The state Democratic Party has clearly left or is quickly leaving us, and the ideological gap between state Democrats and their national counterparts is narrowing. In the state legislature, we’ve witnessed a growing number of elected Democrats who routinely take positions counter to mining and business interests. The fact that the party has transitioned away from its history of supporting mining in every form is unfortunate for those Democrats who are more balanced and conservative, for they will now get painted with the same extremist brush.

You can trace the evolution of this trend over the past decade or perhaps to when the Young Democrats Organization voted to accept this position and those members who comprised the group are now in mainstream party leadership positions. This was also around the same time that West Virginia began to transition into a two-party state.

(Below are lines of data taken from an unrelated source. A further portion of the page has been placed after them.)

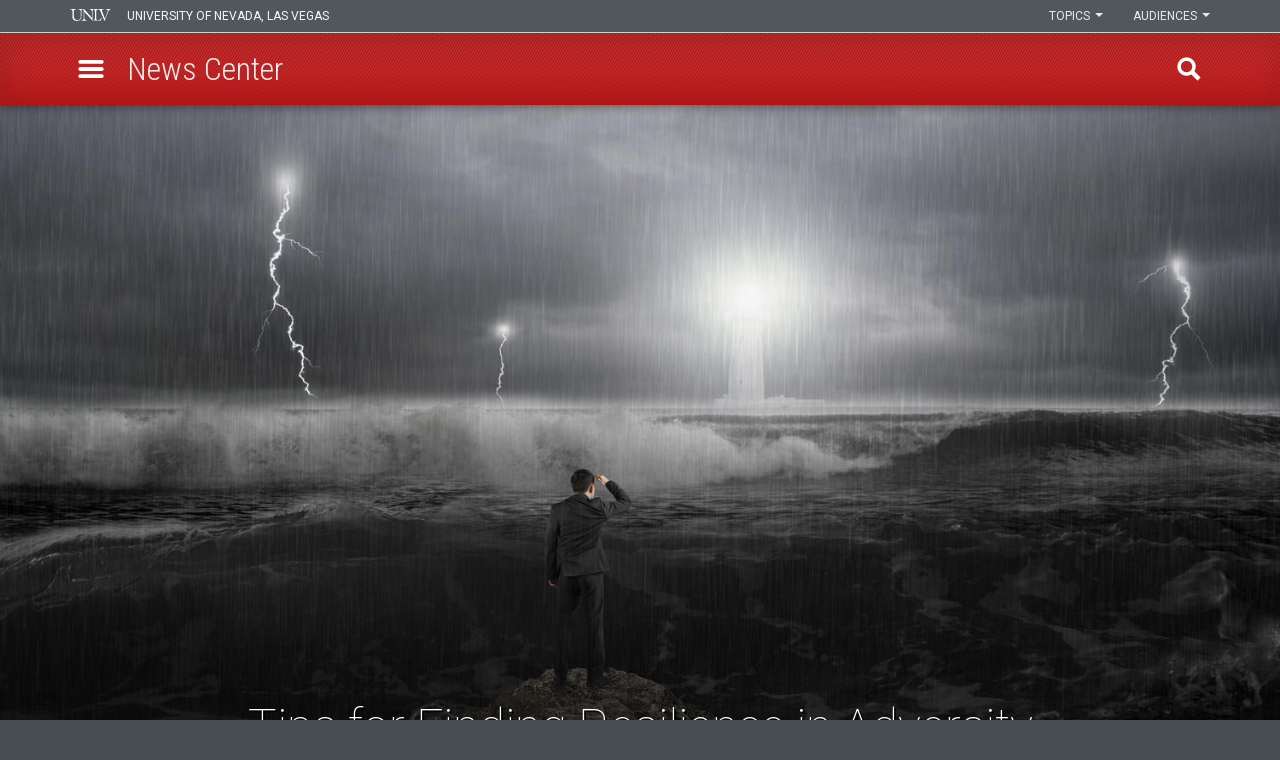

--- FILE ---
content_type: text/plain
request_url: https://www.google-analytics.com/j/collect?v=1&_v=j102&a=1304862610&t=pageview&_s=1&dl=https%3A%2F%2Fwww.unlv.edu%2Fnews%2Farticle%2Ftips-finding-resilience-adversity&ul=en-us%40posix&dt=Tips%20for%20Finding%20Resilience%20in%20Adversity%20%7C%20UNLV&sr=1280x720&vp=1280x720&_u=YEDAAAABAAAAAC~&jid=134308668&gjid=1074331117&cid=1316379254.1769514082&tid=UA-21884275-5&_gid=1258270475.1769514082&_r=1&_slc=1&gtm=45He61n1n71N3KMGFv6651806za200zd6651806&gcd=13l3l3l3l1l1&dma=0&tag_exp=103116026~103200004~104527906~104528500~104684208~104684211~105391252~115616985~115938465~115938469~116185181~116185182~116682876~117041587~117099529&z=1772574417
body_size: -825
content:
2,cG-8H0ZJBNB4K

As evidence, a decade ago, when West Virginia was predominately a one-party state, the Democratic Party represented a variety of philosophical positions. The party used to be comprised of a solid, pro-business, conservative segment, a relatively large moderate core and a small liberal component.

But this has changed as the state Republican Party began to win elections and gained a more prominent standing in our state. And with this transition, more and more business-friendly or conservative members of the state Democratic Party simple decided not to be part of the state party leadership. The vacuum this left has been filled by Democrats with more liberally extreme ideologies.

It should come as no surprise that business organizations, like the West Virginia Business & Industry Council, are cited as choosing to support a growing number of Republican candidates for state office. Based on the underlying rationale set forth above, what choice do we have?

It is not just coincidental that President Obama and Hillary Clinton have adopted anti-mining positions like their Democratic contemporaries heading up the Democratic leadership in Congress. Despite the campaign rhetoric and the fact that state Democratic Party leadership wants to see Hillary Clinton prevail, Mrs. Clinton doesn’t have the independence to decide her position on coal and energy.

The reason is simple – the National Democratic Party has already predetermined that issue. And, given some of the party’s funders that position isn’t going to change. The issue of removing fossil fuels from America’s energy supply by any means necessary and at any cost has become a principal. For the majority of West Virginia voters the state Democratic Party has left them. It’s a shame, but it makes for easy choices at the ballot box in November.

Chris Hamilton is chairman of the West Virginia Business & Industry Council, headquartered in Charleston.